# Ultimate Blues Rig!!



## Howe-n-Harrison (May 16, 2006)

i was wondering what all your guys thots on this

mine is gibson E335 hooked up to a fender blues deville


----------



## Robert1950 (Jan 21, 2006)

Marshall 50 watt head - jumpered
Marshall 4x12 with Greenback 20s
1960 Gibson Les Paul
Dallas Arbitar Rangemaster


----------



## 55 Jr (May 3, 2006)

There is no ultimate rig. Only what works best for you.

This works for me:



















Best regards,

Brian


----------



## torndownunit (May 14, 2006)

I kinda like Fender Tweed style amps for blues. I personally prefer Teles. The great thing about the blues is you can play it on pretty much whatever you want though.


----------



## SCREEM (Feb 2, 2006)

this is not the ultimate blues rig, but it works:


----------



## PaulS (Feb 27, 2006)

Howe-n-Harrison said:


> i was wondering what all your guys thots on this
> 
> mine is gibson E335 hooked up to a fender blues deville


should be able to do it with that combo, especially the 335 great for blues, I use a strat or tele with a Ampeg Superjet, works to.


----------



## Welladjusted (Feb 19, 2006)

the best blues tone i've ever heard was a fender fat strat into a fender blues junior.
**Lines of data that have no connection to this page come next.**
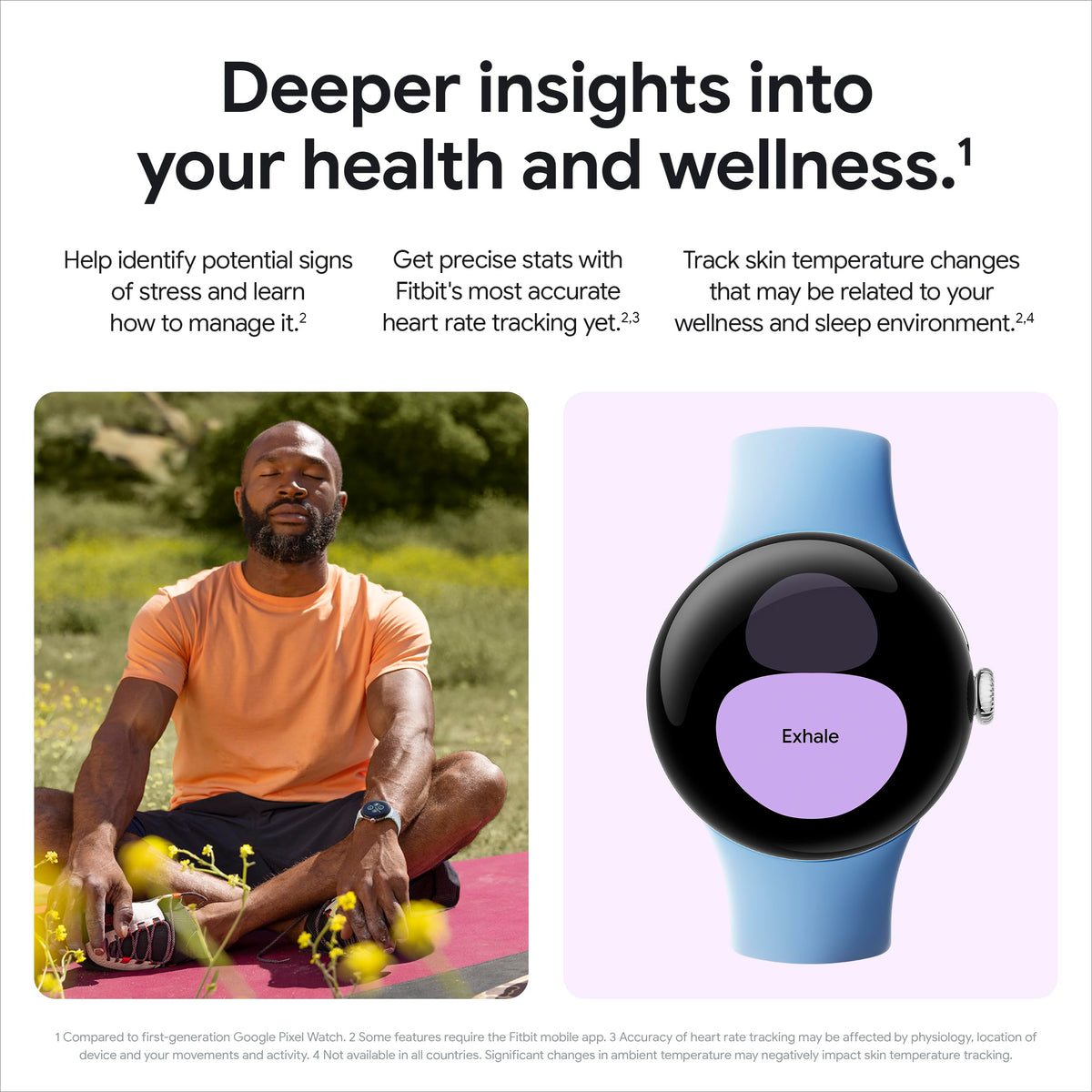 Verizon - Google Pixel Watch 2 41mm Matte Black Aluminum Smartwatch with Obsidian Active Band  - Wi-Fi - GA05013-US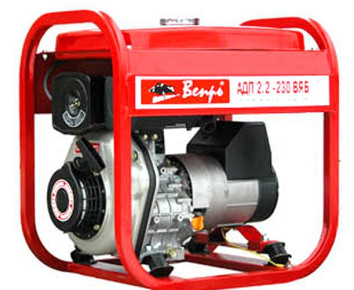 Дизельный генератор Вепрь АДП 2.2-230 ВЯ-Б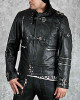 Bad Michael Jackson Black Leather Jacket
of course, the man playing them was jeff healey... still, it was probably the best live tone i've ever heard


----------



## Robert1950 (Jan 21, 2006)

Welladjusted said:


> the best blues tone i've ever heard was a fender fat strat into a fender blues junior.
> 
> of course, *the man playing them was jeff healey*... still, it was probably the best live tone i've ever heard



I'm guessing he had the Blues Jr. modded ,... and I'd love to know what they were.


----------



## Welladjusted (Feb 19, 2006)

it's probably not a difficult amp to mod. a new speaker would probably make a big difference


----------